Tugas yang Dikerjakan>
1. Menurut teks bacaan, berapa jumlah kasus kekerasan oleh ormas pada tahun 2009?
2. Buatlah ringkasan teks bacaan dalam dua kalimat.
3. Tuliskan ulang bagian teks bacaan yang dimulai dengan "Sebelumnya, dalam rapat" dan berlanjut sampai "pelanggaran oleh ormas.".

Teks Bacaan>
··········

Kabareskrim Komjen Pol Ito Sumardi membantah bahwa data yang disampaikan Kapolri Jenderal Pol Bambang Hendarso Danuri tidak valid terkait data pelanggaran hukum oleh ormas.
"Gini orang yang mengatakan sesuatu tidak valid karena merasa tidak salah. Data-data itu berdasarkan laporan polisi. Kami tidak mungkin ngawur," katanya di Bareskrim Mabes Polri,Jl.Trunojoyo No.1 selasa (31/8/2010).
Jendral bintang tiga ini menambahkan bila data yang dikeluarkan Mabes Polri tidak valid, maka dapat dipidanakan. "Ya istilahnya kalau polisi ngawur nanti kami berarti melanggar hukum juga. Apa yang disampaikan kemarin oleh Kapolri semua didasarkan pada laporan lengkap," paparnya.
Laporan polisi meliputi modus operandi, TKP, locus delicti, pelaku, dan apa langkah-langkah yang sudah dilakukan polisi. "Tapi semua tidak semata-mata FPI dan FBR ada beberapa kelompok lain. FPI juga dominan di sana. Tapi ini berdasarkan laporan yang dibuat, kalau dilihat dari laporan 2007 sampai 2010 ada 107 laporan memang didominasi dari temen-temen FPI," bebernya.
Sebelumnya, dalam rapat gabungan dengan Komisi I, III, VIII di ruang paripurna I, Gedung DPR, Kapolri Jenderal Pol Bambang Hendarso mengatakan aksi kekerasan oleh ormas tahun 2008 mencapai 8 kasus, tahun 2009 ada 40 kasus sementara hingga pertengahan tahun ini meningkat menjadi 49 kasus pelanggaran oleh ormas.

··········

Daftar Entri>
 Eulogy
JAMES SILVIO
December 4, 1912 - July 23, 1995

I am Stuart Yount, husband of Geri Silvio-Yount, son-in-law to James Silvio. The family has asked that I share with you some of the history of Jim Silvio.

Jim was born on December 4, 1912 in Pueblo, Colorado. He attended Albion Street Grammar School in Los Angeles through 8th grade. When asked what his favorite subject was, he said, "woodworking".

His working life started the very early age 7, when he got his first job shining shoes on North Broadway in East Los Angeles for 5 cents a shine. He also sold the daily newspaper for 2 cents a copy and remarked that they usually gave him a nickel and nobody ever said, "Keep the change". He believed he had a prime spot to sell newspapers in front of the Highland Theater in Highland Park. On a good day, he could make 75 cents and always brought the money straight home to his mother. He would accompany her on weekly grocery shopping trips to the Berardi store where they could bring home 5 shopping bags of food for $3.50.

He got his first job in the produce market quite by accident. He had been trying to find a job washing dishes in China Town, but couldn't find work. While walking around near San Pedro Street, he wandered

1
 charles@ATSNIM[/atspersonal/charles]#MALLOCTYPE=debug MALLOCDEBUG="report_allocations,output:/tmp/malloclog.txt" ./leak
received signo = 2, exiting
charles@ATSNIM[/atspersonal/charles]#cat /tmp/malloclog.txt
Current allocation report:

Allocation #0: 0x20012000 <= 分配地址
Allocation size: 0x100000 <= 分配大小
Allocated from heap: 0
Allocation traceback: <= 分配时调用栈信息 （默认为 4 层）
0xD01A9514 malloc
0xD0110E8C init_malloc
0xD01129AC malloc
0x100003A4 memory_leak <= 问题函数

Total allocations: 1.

··········

Jawaban yang Diberikan>
1. 40 kasus.

2. Kabareskrim Komjen Pol Ito Sumardi membantah bahwa data pelanggaran hukum oleh ormas yang disampaikan Kapolri tidak valid, karena data itu didasarkan pada laporan polisi yang lengkap. Sebelumnya Kapolri menyebut aksi kekerasan oleh ormas mencapai 8 kasus pada 2008, 40 kasus pada 2009, dan meningkat menjadi 49 kasus hingga pertengahan tahun ini.

3.
Sebelumnya, dalam rapat gabungan dengan Komisi I, III, VIII di ruang paripurna I, Gedung DPR, Kapolri Jenderal Pol Bambang Hendarso mengatakan aksi kekerasan oleh ormas tahun 2008 mencapai 8 kasus, tahun 2009 ada 40 kasus sementara hingga pertengahan tahun ini meningkat menjadi 49 kasus pelanggaran oleh ormas.